Seria um tanto doloroso falar como reagi a tudo isso, o quanto sofri ao repreender o meu pai. Relato apenas que saí de casa sem dar notícia alguma. Fui morar na Polônia, acompanhei de perto a tortura dos que viviam no pior campo de concentração da História. Escolhi tal lugar para tentar ajudar os que ali estavam presos. Foi algo arriscado, no entanto, consegui salvar 900.000 crianças judias, mandando-as para os Estados Unidos e outros países que as acolheram. É uma pena não poder ter salvado seus pais, mas sinto-me feliz em ter salvaguardado uma geração, que neste momento estaria morta.
Auschwitz, maior símbolo do holocausto, localizado na Polônia. O maior dos campos de concentração nazistas, consistindo de Auschwitz I (Stammlager, campo principal e centro administrativo do complexo); Auschwitz II–Birkenau (campo de extermínio), Auschwitz III–Monowitz, e mais 45 campos satélites. Nesse horroroso campo de concentração, pelo menos 1,1 milhão de judeus foram mortos. Além do mais, muitos experimentos científicos envolviam estudos com gêmeos, e, se um dos irmãos morria o médico imediatamente matava o outro para poder conduzir necropsias comparativas.

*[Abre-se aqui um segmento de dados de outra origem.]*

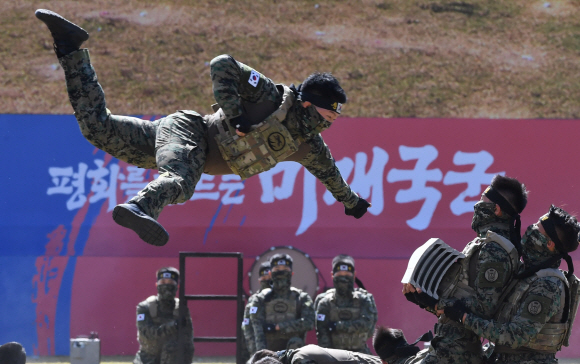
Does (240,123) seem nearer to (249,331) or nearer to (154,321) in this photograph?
(249,331)

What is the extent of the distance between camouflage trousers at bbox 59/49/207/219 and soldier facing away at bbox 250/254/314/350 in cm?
431

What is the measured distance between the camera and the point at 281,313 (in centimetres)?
982

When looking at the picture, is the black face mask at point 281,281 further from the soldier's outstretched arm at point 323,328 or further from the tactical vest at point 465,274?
the tactical vest at point 465,274

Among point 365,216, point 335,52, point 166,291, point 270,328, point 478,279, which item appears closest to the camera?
point 478,279

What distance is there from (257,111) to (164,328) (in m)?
Answer: 5.27

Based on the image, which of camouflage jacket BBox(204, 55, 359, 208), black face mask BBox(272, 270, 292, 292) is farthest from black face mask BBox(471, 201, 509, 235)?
black face mask BBox(272, 270, 292, 292)

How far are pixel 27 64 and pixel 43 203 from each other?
3238mm

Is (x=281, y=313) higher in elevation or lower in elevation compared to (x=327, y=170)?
lower

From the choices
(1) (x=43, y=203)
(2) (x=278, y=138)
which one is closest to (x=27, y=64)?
(1) (x=43, y=203)

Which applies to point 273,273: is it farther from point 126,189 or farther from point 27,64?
point 27,64

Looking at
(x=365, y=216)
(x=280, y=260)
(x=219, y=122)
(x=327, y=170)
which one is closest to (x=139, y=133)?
(x=219, y=122)

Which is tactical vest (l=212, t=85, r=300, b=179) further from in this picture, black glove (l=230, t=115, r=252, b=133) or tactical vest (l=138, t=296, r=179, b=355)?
tactical vest (l=138, t=296, r=179, b=355)

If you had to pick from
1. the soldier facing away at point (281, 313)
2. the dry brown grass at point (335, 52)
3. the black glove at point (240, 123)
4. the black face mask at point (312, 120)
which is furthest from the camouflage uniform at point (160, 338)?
the black glove at point (240, 123)

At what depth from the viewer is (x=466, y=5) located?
14.4 metres
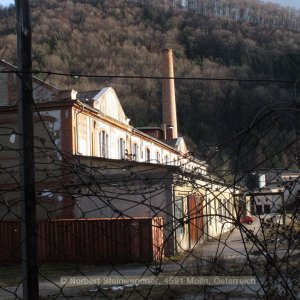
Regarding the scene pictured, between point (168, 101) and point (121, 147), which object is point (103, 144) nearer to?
point (121, 147)

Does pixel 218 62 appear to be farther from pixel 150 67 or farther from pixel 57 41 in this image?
pixel 57 41

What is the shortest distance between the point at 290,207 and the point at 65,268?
14.9 m

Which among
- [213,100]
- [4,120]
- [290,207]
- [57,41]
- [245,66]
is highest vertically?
[57,41]

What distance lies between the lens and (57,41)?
101 m

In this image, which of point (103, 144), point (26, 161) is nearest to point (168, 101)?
point (103, 144)

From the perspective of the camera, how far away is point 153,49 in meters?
119

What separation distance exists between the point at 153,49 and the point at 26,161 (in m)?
118

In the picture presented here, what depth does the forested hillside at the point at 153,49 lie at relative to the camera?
8112cm

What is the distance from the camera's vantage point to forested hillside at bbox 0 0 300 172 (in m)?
81.1

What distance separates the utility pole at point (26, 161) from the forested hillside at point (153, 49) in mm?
57471

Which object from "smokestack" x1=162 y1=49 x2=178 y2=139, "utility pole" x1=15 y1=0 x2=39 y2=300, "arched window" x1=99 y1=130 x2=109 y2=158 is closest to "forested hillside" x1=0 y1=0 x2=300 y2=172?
"smokestack" x1=162 y1=49 x2=178 y2=139

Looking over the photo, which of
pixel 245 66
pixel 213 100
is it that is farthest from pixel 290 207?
pixel 245 66

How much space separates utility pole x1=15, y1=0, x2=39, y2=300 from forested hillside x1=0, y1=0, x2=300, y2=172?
189ft

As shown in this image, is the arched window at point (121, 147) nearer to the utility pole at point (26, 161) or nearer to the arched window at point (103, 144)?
the arched window at point (103, 144)
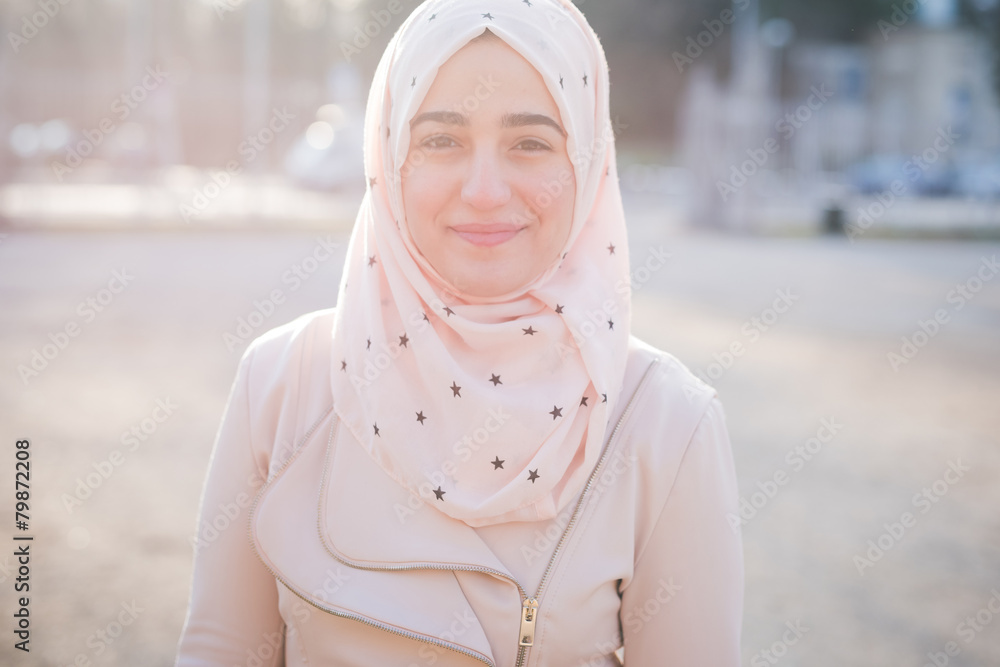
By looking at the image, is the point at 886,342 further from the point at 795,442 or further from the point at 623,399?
the point at 623,399

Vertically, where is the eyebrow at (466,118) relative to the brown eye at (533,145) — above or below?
above

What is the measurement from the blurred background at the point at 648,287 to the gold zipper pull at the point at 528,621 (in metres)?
2.30

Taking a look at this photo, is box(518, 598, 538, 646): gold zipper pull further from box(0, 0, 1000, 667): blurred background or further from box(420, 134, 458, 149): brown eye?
box(0, 0, 1000, 667): blurred background

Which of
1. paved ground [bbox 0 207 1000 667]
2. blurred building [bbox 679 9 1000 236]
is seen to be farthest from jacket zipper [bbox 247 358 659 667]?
blurred building [bbox 679 9 1000 236]

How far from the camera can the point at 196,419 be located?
6113 mm

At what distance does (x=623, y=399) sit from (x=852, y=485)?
3962 millimetres

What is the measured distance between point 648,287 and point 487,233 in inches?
428

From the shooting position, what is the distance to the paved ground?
12.6ft

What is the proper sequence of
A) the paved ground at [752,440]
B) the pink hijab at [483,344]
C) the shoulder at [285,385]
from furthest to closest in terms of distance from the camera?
the paved ground at [752,440]
the shoulder at [285,385]
the pink hijab at [483,344]

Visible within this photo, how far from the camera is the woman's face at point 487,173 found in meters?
1.90

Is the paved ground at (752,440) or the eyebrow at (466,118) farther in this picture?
the paved ground at (752,440)

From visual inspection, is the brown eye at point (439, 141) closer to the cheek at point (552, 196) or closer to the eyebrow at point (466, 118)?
the eyebrow at point (466, 118)

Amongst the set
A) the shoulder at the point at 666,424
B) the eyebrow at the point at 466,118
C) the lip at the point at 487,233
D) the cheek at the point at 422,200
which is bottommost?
the shoulder at the point at 666,424

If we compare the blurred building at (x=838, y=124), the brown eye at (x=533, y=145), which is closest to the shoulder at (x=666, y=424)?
the brown eye at (x=533, y=145)
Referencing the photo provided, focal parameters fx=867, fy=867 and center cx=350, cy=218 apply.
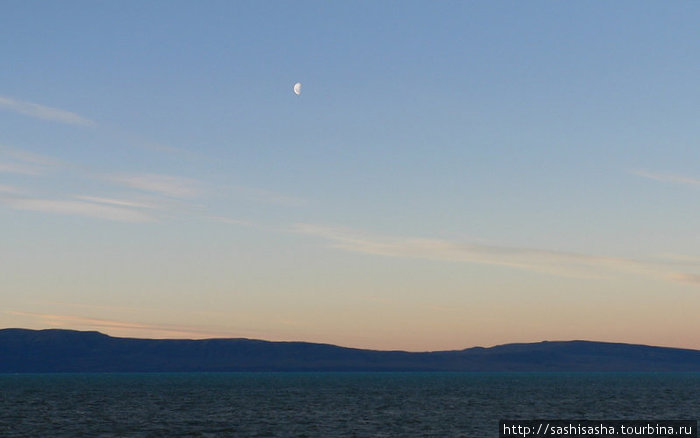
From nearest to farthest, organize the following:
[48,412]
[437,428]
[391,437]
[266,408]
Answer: [391,437] < [437,428] < [48,412] < [266,408]

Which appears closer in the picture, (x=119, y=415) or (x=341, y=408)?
(x=119, y=415)

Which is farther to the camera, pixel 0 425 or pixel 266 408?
pixel 266 408

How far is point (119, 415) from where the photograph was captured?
395 ft

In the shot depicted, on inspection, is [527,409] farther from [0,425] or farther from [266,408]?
[0,425]

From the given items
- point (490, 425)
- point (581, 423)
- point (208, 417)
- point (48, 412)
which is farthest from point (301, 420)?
point (48, 412)

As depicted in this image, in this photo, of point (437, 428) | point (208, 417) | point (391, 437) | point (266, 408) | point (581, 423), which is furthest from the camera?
point (266, 408)

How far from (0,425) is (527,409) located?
77.4 metres

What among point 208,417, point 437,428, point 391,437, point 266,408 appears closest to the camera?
point 391,437

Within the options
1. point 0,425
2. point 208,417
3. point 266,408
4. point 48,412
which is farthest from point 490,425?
point 48,412

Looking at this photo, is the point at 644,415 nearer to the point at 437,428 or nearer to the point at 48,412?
the point at 437,428

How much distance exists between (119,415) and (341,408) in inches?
1376

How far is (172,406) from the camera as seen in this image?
144 meters

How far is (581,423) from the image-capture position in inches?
4072

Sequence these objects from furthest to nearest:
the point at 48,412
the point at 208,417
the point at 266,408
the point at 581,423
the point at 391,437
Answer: the point at 266,408 < the point at 48,412 < the point at 208,417 < the point at 581,423 < the point at 391,437
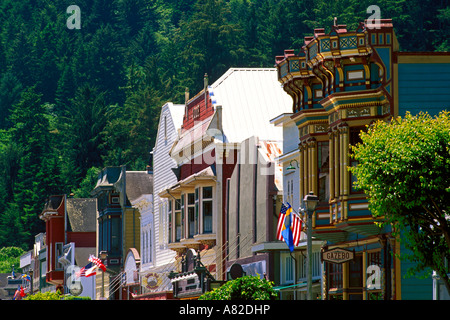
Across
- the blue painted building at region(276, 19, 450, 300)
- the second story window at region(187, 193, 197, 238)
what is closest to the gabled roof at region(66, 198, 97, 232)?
the second story window at region(187, 193, 197, 238)

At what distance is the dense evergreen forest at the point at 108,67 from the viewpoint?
402 feet

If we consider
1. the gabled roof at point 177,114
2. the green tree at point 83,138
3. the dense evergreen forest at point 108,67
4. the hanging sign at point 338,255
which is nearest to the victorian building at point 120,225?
the gabled roof at point 177,114

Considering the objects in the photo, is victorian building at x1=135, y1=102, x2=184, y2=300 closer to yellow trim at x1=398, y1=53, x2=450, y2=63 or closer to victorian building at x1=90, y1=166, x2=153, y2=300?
victorian building at x1=90, y1=166, x2=153, y2=300

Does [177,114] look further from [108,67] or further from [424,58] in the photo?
[108,67]

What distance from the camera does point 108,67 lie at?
174000mm

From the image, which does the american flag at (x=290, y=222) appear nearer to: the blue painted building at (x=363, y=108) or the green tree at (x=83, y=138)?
the blue painted building at (x=363, y=108)

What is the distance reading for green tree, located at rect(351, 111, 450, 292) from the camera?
28.5m

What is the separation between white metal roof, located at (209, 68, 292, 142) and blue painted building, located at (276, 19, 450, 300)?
15.2 m

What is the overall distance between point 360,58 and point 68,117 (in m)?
128

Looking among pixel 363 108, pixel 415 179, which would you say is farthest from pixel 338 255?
pixel 415 179

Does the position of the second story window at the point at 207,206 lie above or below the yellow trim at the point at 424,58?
below

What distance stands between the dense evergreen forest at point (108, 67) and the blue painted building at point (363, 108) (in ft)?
221

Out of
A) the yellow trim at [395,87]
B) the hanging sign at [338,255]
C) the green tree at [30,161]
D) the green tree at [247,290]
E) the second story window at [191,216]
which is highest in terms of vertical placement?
the green tree at [30,161]

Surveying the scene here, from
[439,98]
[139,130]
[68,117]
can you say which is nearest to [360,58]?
[439,98]
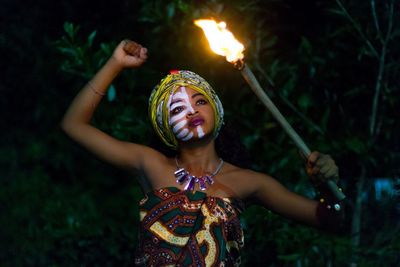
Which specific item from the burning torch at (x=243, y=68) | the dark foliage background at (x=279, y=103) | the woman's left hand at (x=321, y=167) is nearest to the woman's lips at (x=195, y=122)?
the burning torch at (x=243, y=68)

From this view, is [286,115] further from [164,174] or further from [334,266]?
[164,174]

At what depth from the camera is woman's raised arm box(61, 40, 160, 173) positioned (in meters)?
4.84

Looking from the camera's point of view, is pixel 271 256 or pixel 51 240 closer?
pixel 271 256

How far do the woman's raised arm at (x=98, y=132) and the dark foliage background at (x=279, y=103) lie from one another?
2.38 ft

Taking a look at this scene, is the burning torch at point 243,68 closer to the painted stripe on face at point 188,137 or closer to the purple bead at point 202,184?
the painted stripe on face at point 188,137

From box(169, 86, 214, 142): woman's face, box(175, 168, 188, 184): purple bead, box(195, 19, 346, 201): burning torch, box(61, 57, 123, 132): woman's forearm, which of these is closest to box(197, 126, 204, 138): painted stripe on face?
box(169, 86, 214, 142): woman's face

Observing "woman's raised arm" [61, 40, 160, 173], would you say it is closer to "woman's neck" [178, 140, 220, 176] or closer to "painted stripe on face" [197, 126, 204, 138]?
"woman's neck" [178, 140, 220, 176]

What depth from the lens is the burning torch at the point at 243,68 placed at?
4414mm

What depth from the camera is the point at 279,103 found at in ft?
21.1

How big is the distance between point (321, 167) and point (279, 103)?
211cm

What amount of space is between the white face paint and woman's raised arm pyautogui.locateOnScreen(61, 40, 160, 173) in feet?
0.80

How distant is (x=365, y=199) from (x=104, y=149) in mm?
2304

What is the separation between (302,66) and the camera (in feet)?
21.8

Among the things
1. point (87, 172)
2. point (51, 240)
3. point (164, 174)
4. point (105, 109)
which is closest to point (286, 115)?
point (105, 109)
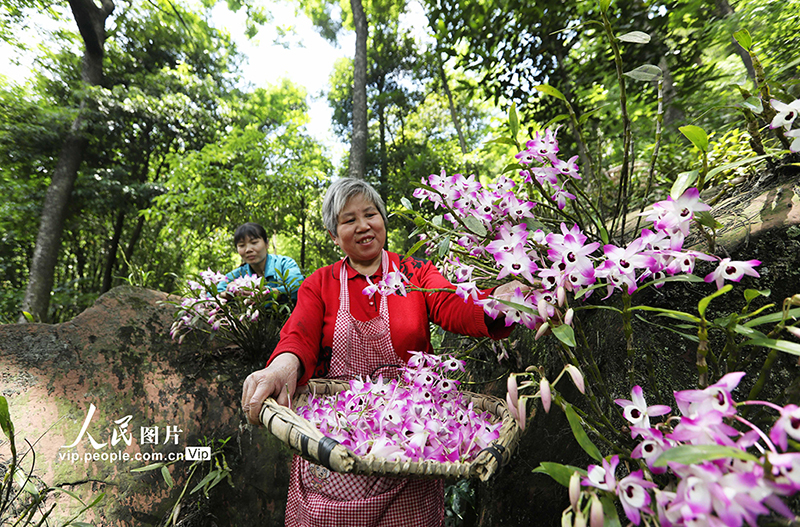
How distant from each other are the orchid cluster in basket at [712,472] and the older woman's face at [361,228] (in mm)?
1156

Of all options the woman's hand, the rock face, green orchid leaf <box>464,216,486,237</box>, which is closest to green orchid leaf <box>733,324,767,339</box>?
green orchid leaf <box>464,216,486,237</box>

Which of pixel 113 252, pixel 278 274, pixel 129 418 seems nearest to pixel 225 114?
pixel 113 252

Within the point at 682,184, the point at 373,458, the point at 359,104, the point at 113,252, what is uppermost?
the point at 359,104

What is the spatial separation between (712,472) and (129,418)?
8.05ft

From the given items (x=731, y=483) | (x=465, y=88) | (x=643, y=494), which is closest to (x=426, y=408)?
(x=643, y=494)

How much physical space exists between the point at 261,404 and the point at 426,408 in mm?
483

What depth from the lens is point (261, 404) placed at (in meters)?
1.02

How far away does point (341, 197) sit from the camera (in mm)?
1473

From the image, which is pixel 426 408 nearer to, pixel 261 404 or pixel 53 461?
pixel 261 404

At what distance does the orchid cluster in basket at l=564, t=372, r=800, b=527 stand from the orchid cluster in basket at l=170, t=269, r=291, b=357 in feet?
6.65

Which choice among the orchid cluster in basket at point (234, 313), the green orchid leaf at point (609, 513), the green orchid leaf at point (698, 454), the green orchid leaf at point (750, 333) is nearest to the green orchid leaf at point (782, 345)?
the green orchid leaf at point (750, 333)

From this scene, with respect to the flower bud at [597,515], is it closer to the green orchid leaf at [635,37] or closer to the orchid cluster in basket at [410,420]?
the orchid cluster in basket at [410,420]

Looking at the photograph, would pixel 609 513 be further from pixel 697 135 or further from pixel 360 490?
pixel 360 490

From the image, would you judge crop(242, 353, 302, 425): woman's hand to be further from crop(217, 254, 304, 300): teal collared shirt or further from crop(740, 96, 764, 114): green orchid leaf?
crop(740, 96, 764, 114): green orchid leaf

De fato, a maldade humana ultrapassa limites. Matar alguém por sua escolha religiosa, política e até mesmo aparência é de uma crueldade insana! A pior doença que existe na humanidade é o preconceito e a intolerância. Não fiz o suficiente, mas o que poderia fazer. Meus olhos enchem-se de lágrimas ao pensar que agora, com 90 anos de idade, as crianças que salvei tornaram-se adultos saudáveis e pessoas que fazem a diferença.
Acabo o meu relato de vida lembrando-me de quando fui morar na Polônia. Novamente o velho homem com olhar triste e lágrimas nos olhos apareceu em minha frente. O homem que me informou sobre os campos nazistas estava agora em Auschwitz, no campo de extermínio. Ele viu-me escondido, como da última vez. Aquele triste ser humano olhou em meus olhos e disse: “Sei que vou ir para o céu, pois o inferno é onde estou”. Logo após ele foi conduzido ao holocausto.